Rochon’s since fully recovered, and says she’s never donated blood before, but volunteered to get poked and prodded for the sake of COVID-19 research.
“I’m thankful to not have been as bad and I really feel for those critical patients and that is why I’m here today,” said Rochon.
“It's called convalescent plasma therapy,” said Dr. Eric Griggs.
Griggs says this is a proven method medicine has used to treat other viruses and diseases in the past. He says while it’s not a cure right now, it’s a strong potential treatment option.
“They’re matching them up by blood type and inject or transfer that plasma to those patients with the hopes that those antibodies does what we were talking about to help fight off the infection,” said Griggs.
“We keep our specimens in here kept in little tubes,” said Medpharmics CEO, Andrea Jeanfreau.
The only problem is, Medpharmics says they need more donors and more samples.
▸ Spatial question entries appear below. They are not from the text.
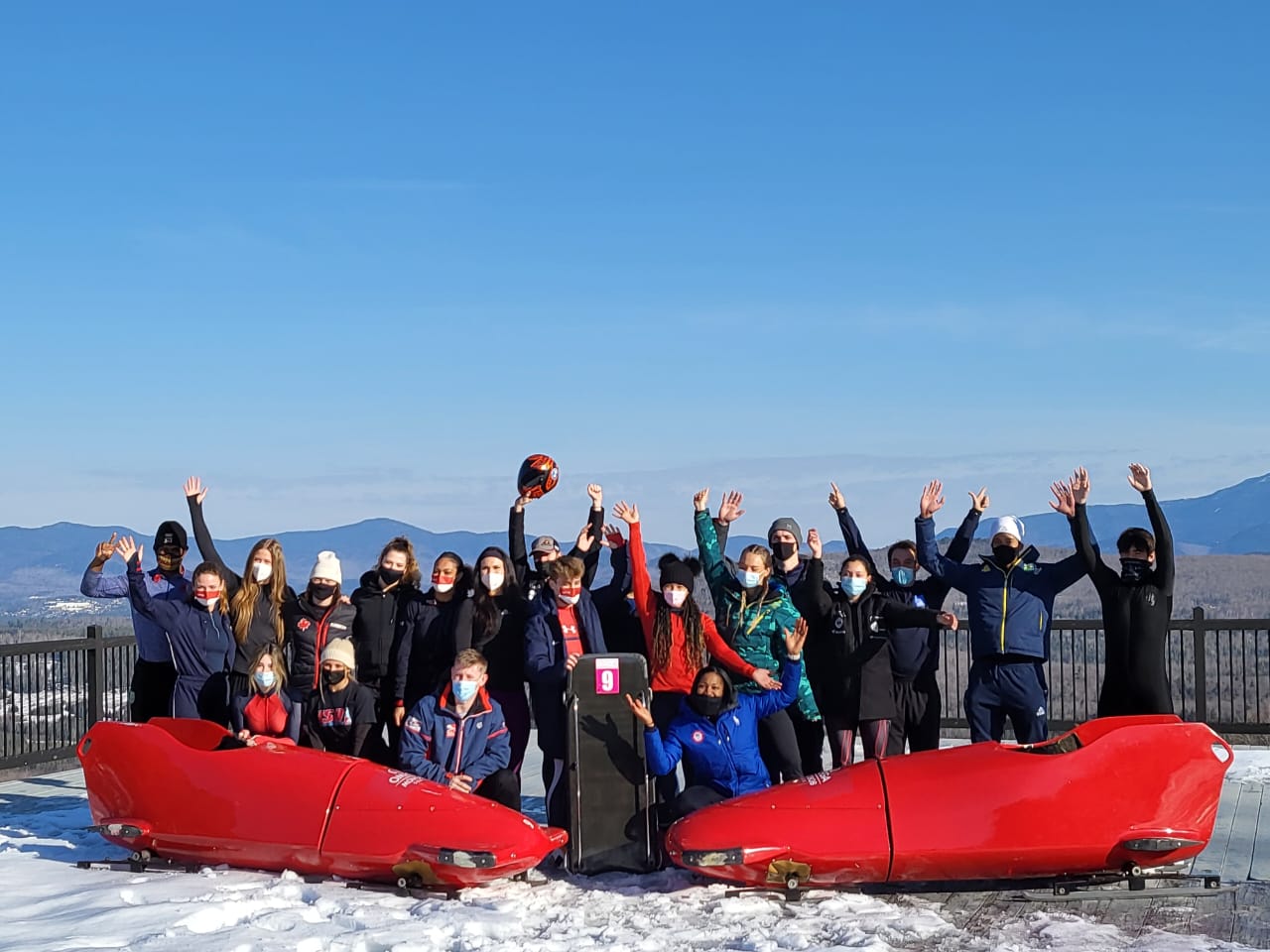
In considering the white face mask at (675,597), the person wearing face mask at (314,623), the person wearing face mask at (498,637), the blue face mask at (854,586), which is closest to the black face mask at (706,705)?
the white face mask at (675,597)

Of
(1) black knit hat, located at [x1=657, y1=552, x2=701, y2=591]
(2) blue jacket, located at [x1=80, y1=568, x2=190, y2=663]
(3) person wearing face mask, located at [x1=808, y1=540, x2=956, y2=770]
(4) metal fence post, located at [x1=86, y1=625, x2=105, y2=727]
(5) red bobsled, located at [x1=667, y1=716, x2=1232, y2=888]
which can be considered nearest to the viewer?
(5) red bobsled, located at [x1=667, y1=716, x2=1232, y2=888]

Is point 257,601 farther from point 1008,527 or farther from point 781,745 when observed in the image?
point 1008,527

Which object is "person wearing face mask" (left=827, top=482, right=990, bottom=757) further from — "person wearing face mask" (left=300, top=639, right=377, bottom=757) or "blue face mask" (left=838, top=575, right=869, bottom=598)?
"person wearing face mask" (left=300, top=639, right=377, bottom=757)

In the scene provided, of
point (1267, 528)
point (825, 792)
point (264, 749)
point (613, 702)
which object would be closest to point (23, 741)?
point (264, 749)

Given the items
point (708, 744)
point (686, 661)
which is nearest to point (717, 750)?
point (708, 744)

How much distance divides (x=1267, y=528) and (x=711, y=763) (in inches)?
6966

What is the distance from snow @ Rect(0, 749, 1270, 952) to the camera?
5.99m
Jeanfreau says they need donations from both those currently suffering from COVID-19, and those who have since recovered.
“The antibodies are the big thing right now because people are sick and we’re trying to save them so we get the sample we send that to the farmers the farmers can develop a medication that they can give to the patient to try and save their lives,” said Jeanfreau.
Rochon says she’s thankful to be healthy again, wanting to help prevent others from such a debilitating disease.
“I can only imagine the real critical people what they’re going through so any way I can help those people,” said Jeanfreau.
It is a one-time office visit for those who want to donate. They are accepting all ages and genders, but patients do need to test positive for COVID-19 or have proof of a positive test.